Oh but we are the playthings of fortune. I have been reluctant to update the blog as I have been down in the dumps. But dear reader you get me for better or worse.


It seems a cruel joke that having finally found a position that will accept me I am in danger of loosing my job. A major client has not paid and the company is in danger of running out of operating capital and hence my predicament.


I cannot bear the thought of looking for another job, who will hire me (a freak) , I will have to cut my hair (I cannot tell you how loath I am to contemplate this), postpone transition. Do I transition anyway, I fear my job prospects starting out as April will be next to nil.


Or just take the easy road of societal acceptance and remain male, anesthetize myself with cars and antidepressants


It is not to say that these things must come to pass but it is too close to call.


Wednesday 25 May 2011

Why Aren't You Happy?


Ah the $64,000 dollar question. I should be happy I told my boss and I still have my job, there is technically nothing stopping me going full time tomorrow.

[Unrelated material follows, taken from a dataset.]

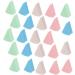 FRCOLOR 9 Sets Triangular Sponge Puff Foundation Makeup Pads Face Puff Finger Puff Cleansing Cotton Pads Makeup Tool Face for Cleansing Girl Wet and Dry Loose Powder Emulsion - Buy Online on GoSupps.com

Except I promised "J" that I would wait till school is finished in five weeks or so. Not that I am planning to transition that soon anyway, September seems to be a more fortuitous month.


I was asked the question that is the title of this post earlier this evening by my wife. She is right my happiness at the great news has been muted, I have been quick to anger, overly emotional and perhaps a little depressed.


Nevertheless I have experienced a great deal of relief and have the energy to begin planning for my future again. But not happy.


It is fear I believe, fear that the road ahead will be even more difficult than the gruelling emotional journey that got me to this point.


Fear that doubt may be returning, I owe it to myself and others to be sure of my motivation. I hesitate to express these thoughts as I do not wish to be considered wanting. "see I told you "he" was not really transsexual". I want this blog to be as honest as I try to be with myself.


Do I have second thoughts, no I cannot go back to the way things were. I cannot live a managed male existence. I could try and maybe even succeed for a short while but there lies madness and self destruction.


Rather it is fear of future emotional, personal and financial pain that has dulled my joy.


It is the fear of a loss of anonymity. As a cis gendered male I wore a virtual invisibility cloak, I could pass through the sea of society without being noticed.


As a trans woman that anonymity vanishes and I put my true self on display for the world to see. There is no where to hide.


Up until recently when out as April I wore a wig, I looked nothing like my male self. I could have walked right by a friend or neighbour and they would be hard pressed to recognize me.


My natural hair is longer (not long enough yet) and I am once again self conscious about going out. I can no longer hide behind that disguise. I am forced to share myself with the world. Now that is scary.